> Task: Can you copy, word for word, every line of the records below from the line holding "As revealed in" through the final line of the records, both ends included?

> Rows:

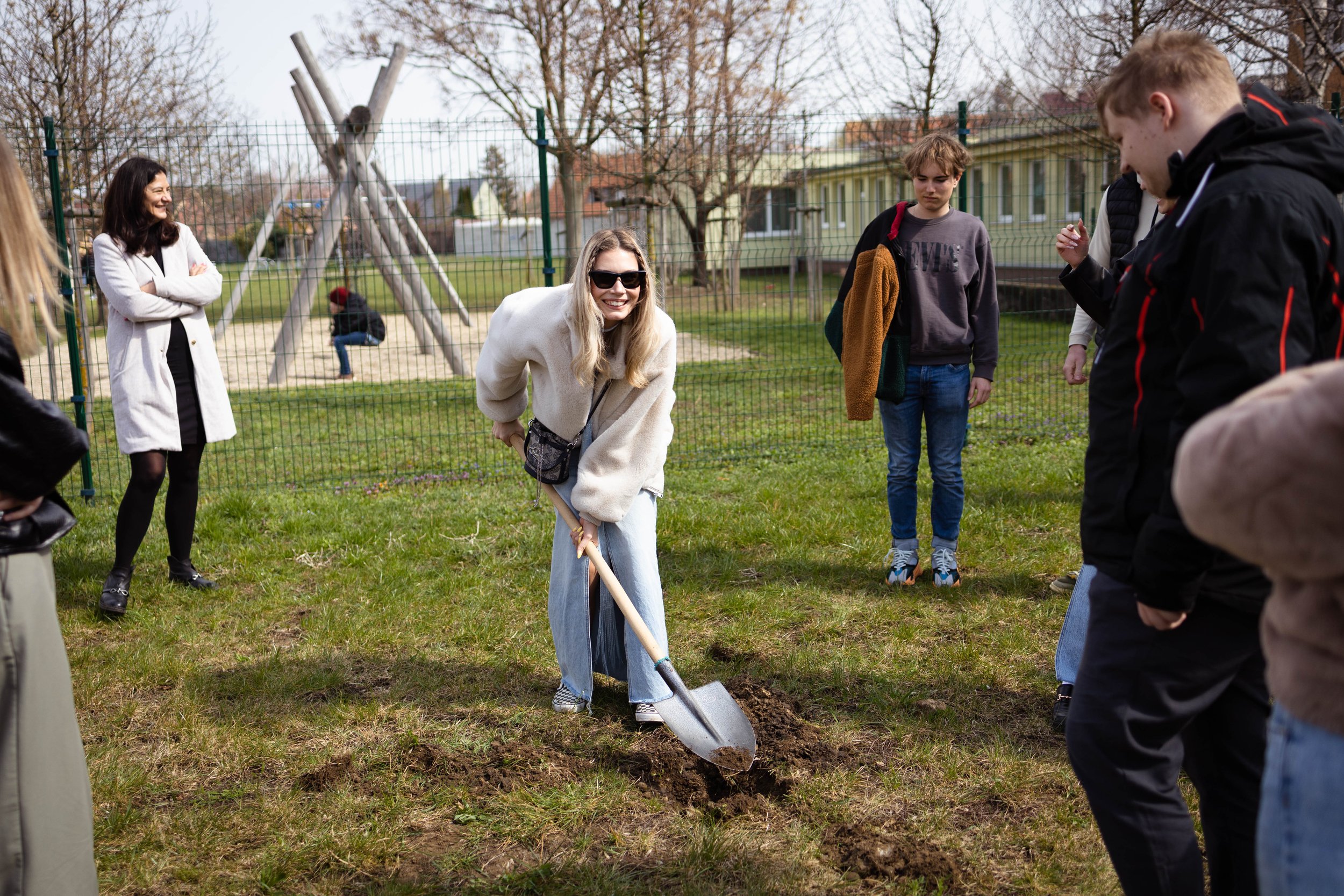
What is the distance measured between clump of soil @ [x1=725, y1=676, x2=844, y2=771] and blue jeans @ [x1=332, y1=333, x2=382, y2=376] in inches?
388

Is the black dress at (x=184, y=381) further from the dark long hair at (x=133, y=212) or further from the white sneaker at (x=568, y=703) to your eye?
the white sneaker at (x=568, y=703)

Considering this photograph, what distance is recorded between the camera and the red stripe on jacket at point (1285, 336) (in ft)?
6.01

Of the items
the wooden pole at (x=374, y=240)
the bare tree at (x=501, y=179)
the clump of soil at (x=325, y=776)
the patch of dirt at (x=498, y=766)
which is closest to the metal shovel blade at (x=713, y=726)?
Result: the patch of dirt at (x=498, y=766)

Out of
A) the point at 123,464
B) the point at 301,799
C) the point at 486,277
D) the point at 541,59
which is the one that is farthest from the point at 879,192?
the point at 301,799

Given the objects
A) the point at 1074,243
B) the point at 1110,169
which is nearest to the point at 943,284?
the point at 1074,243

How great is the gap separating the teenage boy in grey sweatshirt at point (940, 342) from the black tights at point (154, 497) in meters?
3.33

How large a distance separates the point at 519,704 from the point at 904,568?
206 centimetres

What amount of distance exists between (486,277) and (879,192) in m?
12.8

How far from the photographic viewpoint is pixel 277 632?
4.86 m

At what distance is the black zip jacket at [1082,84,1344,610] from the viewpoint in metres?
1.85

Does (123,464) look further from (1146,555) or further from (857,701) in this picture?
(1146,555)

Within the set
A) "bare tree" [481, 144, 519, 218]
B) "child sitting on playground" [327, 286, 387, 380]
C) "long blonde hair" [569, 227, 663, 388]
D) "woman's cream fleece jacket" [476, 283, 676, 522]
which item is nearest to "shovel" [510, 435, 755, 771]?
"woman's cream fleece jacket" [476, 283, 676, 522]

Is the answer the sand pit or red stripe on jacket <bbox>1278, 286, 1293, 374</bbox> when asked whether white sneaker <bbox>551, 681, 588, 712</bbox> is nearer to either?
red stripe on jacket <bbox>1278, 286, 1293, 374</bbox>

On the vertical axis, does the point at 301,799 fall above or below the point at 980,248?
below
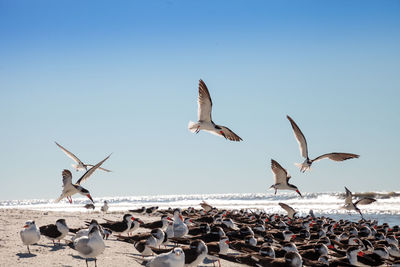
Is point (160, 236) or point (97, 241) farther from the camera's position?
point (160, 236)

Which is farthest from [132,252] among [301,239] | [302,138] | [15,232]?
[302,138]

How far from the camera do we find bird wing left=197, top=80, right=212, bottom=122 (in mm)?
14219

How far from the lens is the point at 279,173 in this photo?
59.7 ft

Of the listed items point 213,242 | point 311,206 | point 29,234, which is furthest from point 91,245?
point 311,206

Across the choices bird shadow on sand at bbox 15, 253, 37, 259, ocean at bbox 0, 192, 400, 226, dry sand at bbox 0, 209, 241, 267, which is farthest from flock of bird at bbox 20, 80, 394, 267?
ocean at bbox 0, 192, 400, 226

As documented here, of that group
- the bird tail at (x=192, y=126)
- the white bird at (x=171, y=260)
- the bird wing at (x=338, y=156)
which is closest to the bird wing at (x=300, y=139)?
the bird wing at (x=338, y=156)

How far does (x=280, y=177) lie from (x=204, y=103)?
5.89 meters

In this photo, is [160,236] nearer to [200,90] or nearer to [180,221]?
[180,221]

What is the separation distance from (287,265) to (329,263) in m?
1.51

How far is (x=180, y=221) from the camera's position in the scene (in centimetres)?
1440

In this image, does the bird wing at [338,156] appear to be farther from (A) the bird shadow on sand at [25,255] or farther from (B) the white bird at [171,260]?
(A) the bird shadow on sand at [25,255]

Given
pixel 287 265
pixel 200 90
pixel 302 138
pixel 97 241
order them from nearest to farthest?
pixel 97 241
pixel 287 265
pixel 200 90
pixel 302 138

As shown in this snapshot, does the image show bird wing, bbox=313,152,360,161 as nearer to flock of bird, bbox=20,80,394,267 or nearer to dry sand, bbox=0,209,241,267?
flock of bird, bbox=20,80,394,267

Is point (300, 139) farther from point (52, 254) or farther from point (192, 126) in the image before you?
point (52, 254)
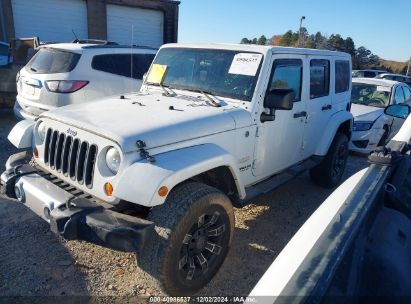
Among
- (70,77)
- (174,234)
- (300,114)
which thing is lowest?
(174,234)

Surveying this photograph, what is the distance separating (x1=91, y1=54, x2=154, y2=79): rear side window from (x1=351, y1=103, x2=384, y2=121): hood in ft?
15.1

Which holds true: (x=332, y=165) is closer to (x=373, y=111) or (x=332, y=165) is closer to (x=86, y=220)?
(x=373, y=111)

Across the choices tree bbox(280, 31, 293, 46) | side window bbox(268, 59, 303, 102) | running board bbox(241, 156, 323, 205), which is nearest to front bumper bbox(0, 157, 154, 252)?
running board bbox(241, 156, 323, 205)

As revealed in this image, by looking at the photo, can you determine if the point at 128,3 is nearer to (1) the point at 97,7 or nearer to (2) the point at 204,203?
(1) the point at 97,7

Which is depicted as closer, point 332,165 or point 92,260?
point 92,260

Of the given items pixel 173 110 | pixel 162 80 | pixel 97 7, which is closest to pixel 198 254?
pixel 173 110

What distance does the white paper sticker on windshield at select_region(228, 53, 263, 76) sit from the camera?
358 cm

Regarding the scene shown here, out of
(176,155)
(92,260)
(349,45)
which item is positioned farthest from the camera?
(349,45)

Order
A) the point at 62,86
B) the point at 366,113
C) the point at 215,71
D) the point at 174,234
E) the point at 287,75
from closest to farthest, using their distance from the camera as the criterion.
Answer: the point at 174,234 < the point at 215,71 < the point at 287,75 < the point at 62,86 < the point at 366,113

> Full solution:
As revealed in this image, by looking at the photo, can you determine if the point at 128,3 is nearer to (1) the point at 97,7 or nearer to (2) the point at 204,203?
(1) the point at 97,7

Which is depicted as closer, point 332,165 or point 92,260?
point 92,260

Of the given items pixel 173 110 | pixel 162 80 | pixel 97 7, which is closest to pixel 198 254?
pixel 173 110

What distance does the white paper sticker on windshield at select_region(228, 53, 263, 76) sit from the camera?
358 cm

Regarding the scene shown here, out of
(176,155)
(92,260)
(349,45)
which item is positioned farthest from the camera?
(349,45)

Order
A) the point at 62,86
B) the point at 366,113
C) the point at 215,71
D) the point at 174,234
E) the point at 287,75
from closest to farthest, using their distance from the camera as the criterion.
Answer: the point at 174,234 < the point at 215,71 < the point at 287,75 < the point at 62,86 < the point at 366,113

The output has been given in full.